Are you interested in the experiment design or the distribution of middle bits? 1. For two random k-bit numbers, the middle bit distribution gets closer to 50-50 as k gets larger, I believe. 2. If you are asking about the distribution of middle bits for a fixed number M and its product with a randomly chosen set of other numbers (the set of all member ids), that will depend on the distribution of bits in the member ids. If there aren't many of those ids, the imbalance could be significant. 3. If you want to make sure each experiment has a different set of members assigned to each group, you'll need to choose randomly from all such sets. N and the number of bits in N seem irrelevant. Hilarie Quoting Marc LeBrun <mlb@well.com>:

Can we show the middle bit of a product of a random integer with another integer is random?

Motivating application: We're doing a long series of experiments where in each experiment we need to randomly assign statistically half the members of a population to a control group and the other half to a test group. We don't want the assignments to be correlated across different experiments.
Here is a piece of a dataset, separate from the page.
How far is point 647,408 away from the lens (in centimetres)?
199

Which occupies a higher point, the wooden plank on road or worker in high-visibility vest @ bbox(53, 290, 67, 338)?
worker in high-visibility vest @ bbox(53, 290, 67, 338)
Further, we happen to have a random K-bit integer N assigned to each member.

How many independent experiments can these N help us do?

Obviously we can do K, by extracting the M-th bit of N, 0<=M<=K, to define group assignments in the M-th experiment.

And of course we can do 2^K-1, using the parity of the bitwise AND of M & N, 1<=M<=2^K-1. XORing a bunch of random bits seems clearly unbiased.

Now, as an alternative to the AND-and-parity calculation, can we instead justify just taking the "middle bit" of the double-wide product M * N?

The middle bit is essentially the XOR of N and bit-reversed M, plus carries.

So the XOR contribution is the same as with the AND-and-parity approach, but can carries create correlations?